If Davis is, in fact, Obama’s real father that would logically mean that Donald Trump was correct about the birth certificate being fake. Could it be that the Obama story was fraudulent from way back when?
It would also explain why my friend, Malik Obama, hates Obama and why so much of what has been said over the years concerning Obama’s past is fake as even sympathetic biographers of Obama now acknowledge. The final word has not been said on the Barack Obama story but we will save that for another time. Should Donald Trump be re-elected I will reveal a lot of what I know but I worry about my personal safety and the timing isn’t there yet. I wouldn’t want to ruin the surprise. Not yet, anyway.
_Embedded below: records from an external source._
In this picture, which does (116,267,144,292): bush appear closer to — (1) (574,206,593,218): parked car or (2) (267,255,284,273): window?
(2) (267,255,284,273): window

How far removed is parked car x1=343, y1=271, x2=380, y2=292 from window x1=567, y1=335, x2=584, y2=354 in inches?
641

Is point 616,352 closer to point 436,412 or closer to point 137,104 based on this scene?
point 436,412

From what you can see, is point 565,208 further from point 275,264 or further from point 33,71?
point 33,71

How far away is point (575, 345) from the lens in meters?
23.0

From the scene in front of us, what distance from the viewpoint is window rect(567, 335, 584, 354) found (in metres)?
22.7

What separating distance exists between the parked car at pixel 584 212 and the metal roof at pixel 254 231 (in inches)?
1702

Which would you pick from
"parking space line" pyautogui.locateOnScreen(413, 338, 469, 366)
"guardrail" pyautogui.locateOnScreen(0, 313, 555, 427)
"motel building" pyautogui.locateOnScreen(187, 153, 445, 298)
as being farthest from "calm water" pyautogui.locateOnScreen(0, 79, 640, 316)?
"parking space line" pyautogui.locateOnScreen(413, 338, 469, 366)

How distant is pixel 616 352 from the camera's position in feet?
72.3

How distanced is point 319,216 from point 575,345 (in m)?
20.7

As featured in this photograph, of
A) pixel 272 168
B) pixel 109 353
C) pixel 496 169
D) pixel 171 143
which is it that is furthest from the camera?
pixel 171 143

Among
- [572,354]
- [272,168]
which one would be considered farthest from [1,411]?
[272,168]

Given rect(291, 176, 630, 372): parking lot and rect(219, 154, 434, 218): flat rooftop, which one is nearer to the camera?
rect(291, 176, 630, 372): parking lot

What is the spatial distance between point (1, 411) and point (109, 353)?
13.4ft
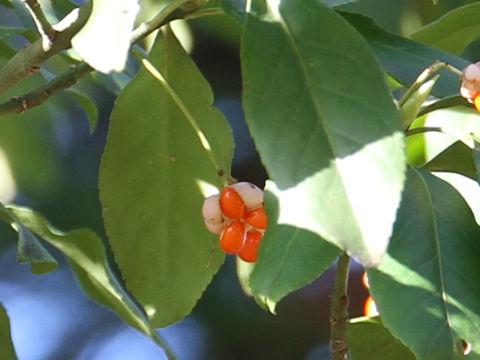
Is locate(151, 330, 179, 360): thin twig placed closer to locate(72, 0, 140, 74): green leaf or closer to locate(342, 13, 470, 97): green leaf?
locate(342, 13, 470, 97): green leaf

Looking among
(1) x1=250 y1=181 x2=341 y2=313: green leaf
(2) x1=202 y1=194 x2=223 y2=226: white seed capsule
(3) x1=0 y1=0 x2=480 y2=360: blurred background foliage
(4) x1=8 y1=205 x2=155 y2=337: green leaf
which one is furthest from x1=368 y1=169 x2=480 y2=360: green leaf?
(3) x1=0 y1=0 x2=480 y2=360: blurred background foliage

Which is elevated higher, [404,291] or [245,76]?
[245,76]

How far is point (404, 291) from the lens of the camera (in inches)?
39.3

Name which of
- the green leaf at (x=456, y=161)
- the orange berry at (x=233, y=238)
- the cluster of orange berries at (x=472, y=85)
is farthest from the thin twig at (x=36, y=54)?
the green leaf at (x=456, y=161)

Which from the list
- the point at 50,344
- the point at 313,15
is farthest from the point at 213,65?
the point at 313,15

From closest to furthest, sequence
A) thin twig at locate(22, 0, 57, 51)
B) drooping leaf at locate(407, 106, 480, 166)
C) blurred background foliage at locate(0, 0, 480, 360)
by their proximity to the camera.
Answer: thin twig at locate(22, 0, 57, 51)
drooping leaf at locate(407, 106, 480, 166)
blurred background foliage at locate(0, 0, 480, 360)

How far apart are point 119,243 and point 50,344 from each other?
5.60 feet

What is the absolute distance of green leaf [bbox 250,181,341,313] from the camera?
3.14ft

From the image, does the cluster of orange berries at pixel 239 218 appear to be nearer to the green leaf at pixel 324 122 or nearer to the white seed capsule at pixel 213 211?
the white seed capsule at pixel 213 211

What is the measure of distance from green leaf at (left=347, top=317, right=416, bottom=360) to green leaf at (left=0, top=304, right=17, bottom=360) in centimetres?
35

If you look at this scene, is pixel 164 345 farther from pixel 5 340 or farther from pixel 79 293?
pixel 79 293

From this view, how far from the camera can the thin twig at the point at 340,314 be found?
1084 millimetres

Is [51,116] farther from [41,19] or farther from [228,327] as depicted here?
[41,19]

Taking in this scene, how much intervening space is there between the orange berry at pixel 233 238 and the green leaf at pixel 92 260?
0.15 meters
[Insert photo of Charles and Malik Obama].
Information is about edge. You can find the edge by going to the edge and exploring. You will learn a lot about yourself in the process. It’s lonely out here on the frontier but there are those of us who wouldn’t have it any other way. “As for me, I am tormented with an everlasting itch for things remote. I love to sail forbidden seas, and land on barbarous coasts,” wrote Melville. If I were a normal man I would likely be a happier one but happy men do not go on adventures. Driven men do.
It takes drive to go to the edge and go anywhere to find what’s true. Sometimes the edge is a document or photo, tucked away in a library, unnetworked from the world. Remember Ralph Northam in black face? Or the revelations that Morris Dees of the criminal organization known as the Southern Poverty Law Center was allegedly diddling his daughter? One man is still governor while the other is out of the organization he created. Timing is, well, everything.
Other times power is in amassing and organizing a massive database, like Clearview or Palantir, Ancestry or 23andMe, Google and Facebook. You get so much information in those databases that you have to use technology to organize it all, hence information technology. Now we’d like to think that those government databases serve a compelling public interest rather than just naked corporate greed but most are simply in the business of getting you to inform on yourself and then putting ads around it to cynically get you to buy things you don’t really need.
This is, I think, why Americans are having a hard time with both Facebook and Google, neither one of which seems all that interested in helping America become a better place. In some sense this is just silly cosmopolitanism or an out growth of the campus Marxist who, pre-coronavirus, had the largesse of liberal arts endowments subsidizing his lifestyle and clouding his thinking.
But I think there’s a darker reason the next wave of tech companies aren’t in Silicon Valley — Anduril in Orange County, Palantir moving to Denver, Clearview in New York — and it’s that these companies find it safer to be out of the Bay Area. I know we will someday learn the extent to which Silicon Valley and its major companies have been penetrated by hostile foreign intelligence and sources of capital which I can confidently tell you has swayed the sources of investments our captains of industry make.
The powerful hoard information and keep it for themselves. In politics they call it national security or state secrets. In business, trade secrets. They don’t participate in the sharing economy, or its more honest, snitching economy. No! They keep the information and therefore the power to themselves. Information is power. And what with all that power, as the Flaming Lips once asked, what will you do?
The question for another time is what’s to be done with this power and who this power is ultimately to serve. My view is that it’s meant to serve the public. This is a quaint notion, I know, but it’s what I really think. Somebody has got to be looking out for the folks. Might as well be me and mine.
To my readers: Thank you for the kind words. I regret that I cannot answer them all but I do read them all. My apologies for the typos.